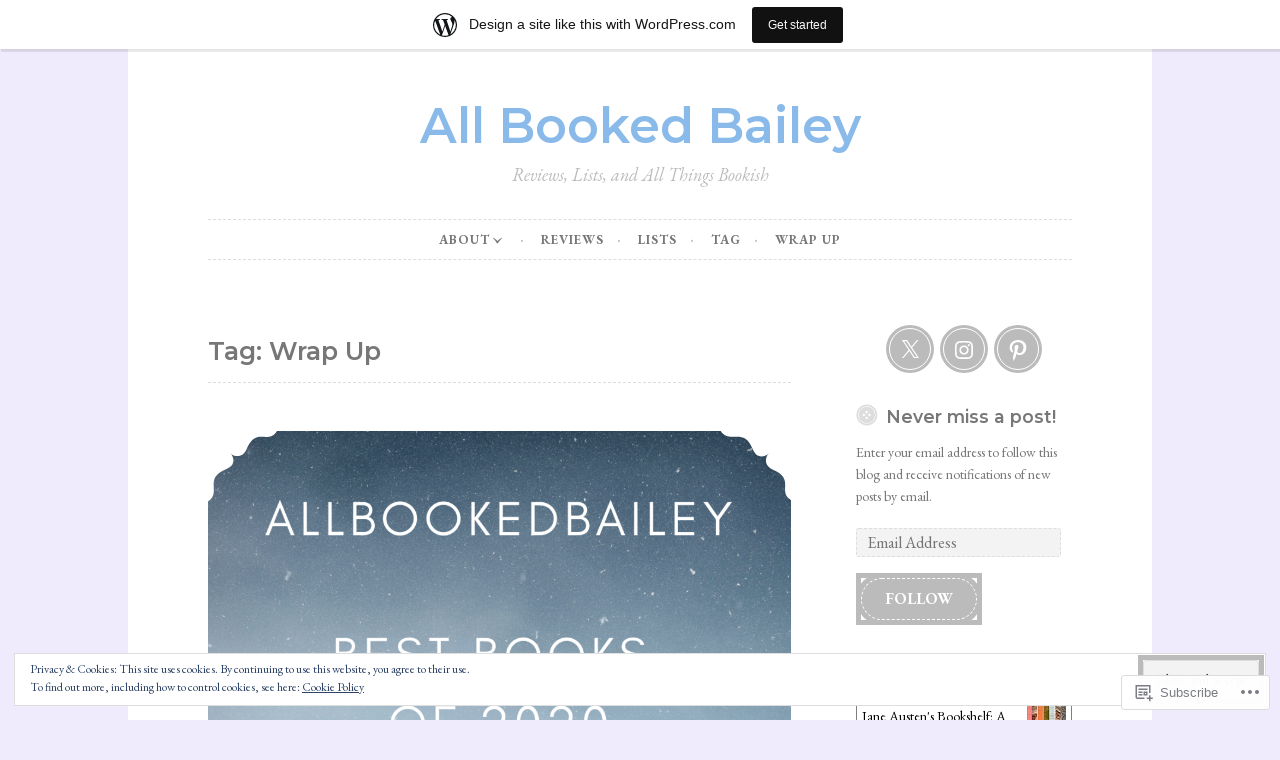

--- FILE ---
content_type: text/javascript; charset=utf-8
request_url: https://www.goodreads.com/review/custom_widget/8336077.Goodreads:%20currently-reading?cover_position=&cover_size=small&num_books=5&order=d&shelf=currently-reading&sort=date_added&widget_bg_transparent=&widget_id=8336077_currently_reading
body_size: 1010
content:
  var widget_code = '  <div class=\"gr_custom_container_8336077_currently_reading\">\n    <h2 class=\"gr_custom_header_8336077_currently_reading\">\n    <a style=\"text-decoration: none;\" rel=\"nofollow\" href=\"https://www.goodreads.com/review/list/8336077-bailey?shelf=currently-reading&amp;utm_medium=api&amp;utm_source=custom_widget\">Goodreads: currently-reading<\/a>\n    <\/h2>\n      <div class=\"gr_custom_each_container_8336077_currently_reading\">\n          <div class=\"gr_custom_book_container_8336077_currently_reading\">\n            <a title=\"Jane Austen\'s Bookshelf: A Rare Book Collector\'s Quest to Find the Women Writers Who Shaped a Legend\" rel=\"nofollow\" href=\"https://www.goodreads.com/review/show/8155319680?utm_medium=api&amp;utm_source=custom_widget\"><img alt=\"Jane Austen\'s Bookshelf: A Rare Book Collector\'s Quest to Find the Women Writers Who Shaped a Legend\" border=\"0\" src=\"https://i.gr-assets.com/images/S/compressed.photo.goodreads.com/books/1719020957l/214152206._SY75_.jpg\" /><\/a>\n          <\/div>\n          <div class=\"gr_custom_rating_8336077_currently_reading\">\n            <span class=\" staticStars notranslate\"><img src=\"https://s.gr-assets.com/images/layout/gr_red_star_inactive.png\" /><img alt=\"\" src=\"https://s.gr-assets.com/images/layout/gr_red_star_inactive.png\" /><img alt=\"\" src=\"https://s.gr-assets.com/images/layout/gr_red_star_inactive.png\" /><img alt=\"\" src=\"https://s.gr-assets.com/images/layout/gr_red_star_inactive.png\" /><img alt=\"\" src=\"https://s.gr-assets.com/images/layout/gr_red_star_inactive.png\" /><\/span>\n          <\/div>\n          <div class=\"gr_custom_title_8336077_currently_reading\">\n            <a rel=\"nofollow\" href=\"https://www.goodreads.com/review/show/8155319680?utm_medium=api&amp;utm_source=custom_widget\">Jane Austen\'s Bookshelf: A Rare Book Collector\'s Quest to Find the Women Writers Who Shaped a Legend<\/a>\n          <\/div>\n          <div class=\"gr_custom_author_8336077_currently_reading\">\n            by <a rel=\"nofollow\" href=\"https://www.goodreads.com/author/show/12071883.Rebecca_Romney\">Rebecca Romney<\/a>\n          <\/div>\n      <\/div>\n      <div class=\"gr_custom_each_container_8336077_currently_reading\">\n          <div class=\"gr_custom_book_container_8336077_currently_reading\">\n            <a title=\"The Invisible Life of Addie LaRue\" rel=\"nofollow\" href=\"https://www.goodreads.com/review/show/3575771402?utm_medium=api&amp;utm_source=custom_widget\"><img alt=\"The Invisible Life of Addie LaRue\" border=\"0\" src=\"https://i.gr-assets.com/images/S/compressed.photo.goodreads.com/books/1584633432l/50623864._SY75_.jpg\" /><\/a>\n          <\/div>\n          <div class=\"gr_custom_rating_8336077_currently_reading\">\n            <span class=\" staticStars notranslate\"><img src=\"https://s.gr-assets.com/images/layout/gr_red_star_inactive.png\" /><img alt=\"\" src=\"https://s.gr-assets.com/images/layout/gr_red_star_inactive.png\" /><img alt=\"\" src=\"https://s.gr-assets.com/images/layout/gr_red_star_inactive.png\" /><img alt=\"\" src=\"https://s.gr-assets.com/images/layout/gr_red_star_inactive.png\" /><img alt=\"\" src=\"https://s.gr-assets.com/images/layout/gr_red_star_inactive.png\" /><\/span>\n          <\/div>\n          <div class=\"gr_custom_title_8336077_currently_reading\">\n            <a rel=\"nofollow\" href=\"https://www.goodreads.com/review/show/3575771402?utm_medium=api&amp;utm_source=custom_widget\">The Invisible Life of Addie LaRue<\/a>\n          <\/div>\n          <div class=\"gr_custom_author_8336077_currently_reading\">\n            by <a rel=\"nofollow\" href=\"https://www.goodreads.com/author/show/7168230.V_E_Schwab\">V.E. Schwab<\/a>\n          <\/div>\n      <\/div>\n  <br style=\"clear: both\"/>\n  <center>\n    <a rel=\"nofollow\" href=\"https://www.goodreads.com/\"><img alt=\"goodreads.com\" style=\"border:0\" src=\"https://s.gr-assets.com/images/widget/widget_logo.gif\" /><\/a>\n  <\/center>\n  <noscript>\n    Share <a rel=\"nofollow\" href=\"https://www.goodreads.com/\">book reviews<\/a> and ratings with Bailey, and even join a <a rel=\"nofollow\" href=\"https://www.goodreads.com/group\">book club<\/a> on Goodreads.\n  <\/noscript>\n  <\/div>\n'
  var widget_div = document.getElementById('gr_custom_widget_8336077_currently_reading')
  if (widget_div) {
    widget_div.innerHTML = widget_code
  }
  else {
    document.write(widget_code)
  }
══════════
Restate the records above in full, word for word. Keep pictures out.

__ANSWER TO THE EXERCISE__
--- FILE ---
content_type: text/javascript; charset=utf-8
request_url: https://www.goodreads.com/review/custom_widget/8336077.Goodreads:%20currently-reading?cover_position=&cover_size=small&num_books=5&order=d&shelf=currently-reading&sort=date_added&widget_bg_transparent=&widget_id=8336077_currently_reading
body_size: 1010
content:
  var widget_code = '  <div class=\"gr_custom_container_8336077_currently_reading\">\n    <h2 class=\"gr_custom_header_8336077_currently_reading\">\n    <a style=\"text-decoration: none;\" rel=\"nofollow\" href=\"https://www.goodreads.com/review/list/8336077-bailey?shelf=currently-reading&amp;utm_medium=api&amp;utm_source=custom_widget\">Goodreads: currently-reading<\/a>\n    <\/h2>\n      <div class=\"gr_custom_each_container_8336077_currently_reading\">\n          <div class=\"gr_custom_book_container_8336077_currently_reading\">\n            <a title=\"Jane Austen\'s Bookshelf: A Rare Book Collector\'s Quest to Find the Women Writers Who Shaped a Legend\" rel=\"nofollow\" href=\"https://www.goodreads.com/review/show/8155319680?utm_medium=api&amp;utm_source=custom_widget\"><img alt=\"Jane Austen\'s Bookshelf: A Rare Book Collector\'s Quest to Find the Women Writers Who Shaped a Legend\" border=\"0\" src=\"https://i.gr-assets.com/images/S/compressed.photo.goodreads.com/books/1719020957l/214152206._SY75_.jpg\" /><\/a>\n          <\/div>\n          <div class=\"gr_custom_rating_8336077_currently_reading\">\n            <span class=\" staticStars notranslate\"><img src=\"https://s.gr-assets.com/images/layout/gr_red_star_inactive.png\" /><img alt=\"\" src=\"https://s.gr-assets.com/images/layout/gr_red_star_inactive.png\" /><img alt=\"\" src=\"https://s.gr-assets.com/images/layout/gr_red_star_inactive.png\" /><img alt=\"\" src=\"https://s.gr-assets.com/images/layout/gr_red_star_inactive.png\" /><img alt=\"\" src=\"https://s.gr-assets.com/images/layout/gr_red_star_inactive.png\" /><\/span>\n          <\/div>\n          <div class=\"gr_custom_title_8336077_currently_reading\">\n            <a rel=\"nofollow\" href=\"https://www.goodreads.com/review/show/8155319680?utm_medium=api&amp;utm_source=custom_widget\">Jane Austen\'s Bookshelf: A Rare Book Collector\'s Quest to Find the Women Writers Who Shaped a Legend<\/a>\n          <\/div>\n          <div class=\"gr_custom_author_8336077_currently_reading\">\n            by <a rel=\"nofollow\" href=\"https://www.goodreads.com/author/show/12071883.Rebecca_Romney\">Rebecca Romney<\/a>\n          <\/div>\n      <\/div>\n      <div class=\"gr_custom_each_container_8336077_currently_reading\">\n          <div class=\"gr_custom_book_container_8336077_currently_reading\">\n            <a title=\"The Invisible Life of Addie LaRue\" rel=\"nofollow\" href=\"https://www.goodreads.com/review/show/3575771402?utm_medium=api&amp;utm_source=custom_widget\"><img alt=\"The Invisible Life of Addie LaRue\" border=\"0\" src=\"https://i.gr-assets.com/images/S/compressed.photo.goodreads.com/books/1584633432l/50623864._SY75_.jpg\" /><\/a>\n          <\/div>\n          <div class=\"gr_custom_rating_8336077_currently_reading\">\n            <span class=\" staticStars notranslate\"><img src=\"https://s.gr-assets.com/images/layout/gr_red_star_inactive.png\" /><img alt=\"\" src=\"https://s.gr-assets.com/images/layout/gr_red_star_inactive.png\" /><img alt=\"\" src=\"https://s.gr-assets.com/images/layout/gr_red_star_inactive.png\" /><img alt=\"\" src=\"https://s.gr-assets.com/images/layout/gr_red_star_inactive.png\" /><img alt=\"\" src=\"https://s.gr-assets.com/images/layout/gr_red_star_inactive.png\" /><\/span>\n          <\/div>\n          <div class=\"gr_custom_title_8336077_currently_reading\">\n            <a rel=\"nofollow\" href=\"https://www.goodreads.com/review/show/3575771402?utm_medium=api&amp;utm_source=custom_widget\">The Invisible Life of Addie LaRue<\/a>\n          <\/div>\n          <div class=\"gr_custom_author_8336077_currently_reading\">\n            by <a rel=\"nofollow\" href=\"https://www.goodreads.com/author/show/7168230.V_E_Schwab\">V.E. Schwab<\/a>\n          <\/div>\n      <\/div>\n  <br style=\"clear: both\"/>\n  <center>\n    <a rel=\"nofollow\" href=\"https://www.goodreads.com/\"><img alt=\"goodreads.com\" style=\"border:0\" src=\"https://s.gr-assets.com/images/widget/widget_logo.gif\" /><\/a>\n  <\/center>\n  <noscript>\n    Share <a rel=\"nofollow\" href=\"https://www.goodreads.com/\">book reviews<\/a> and ratings with Bailey, and even join a <a rel=\"nofollow\" href=\"https://www.goodreads.com/group\">book club<\/a> on Goodreads.\n  <\/noscript>\n  <\/div>\n'
  var widget_div = document.getElementById('gr_custom_widget_8336077_currently_reading')
  if (widget_div) {
    widget_div.innerHTML = widget_code
  }
  else {
    document.write(widget_code)
  }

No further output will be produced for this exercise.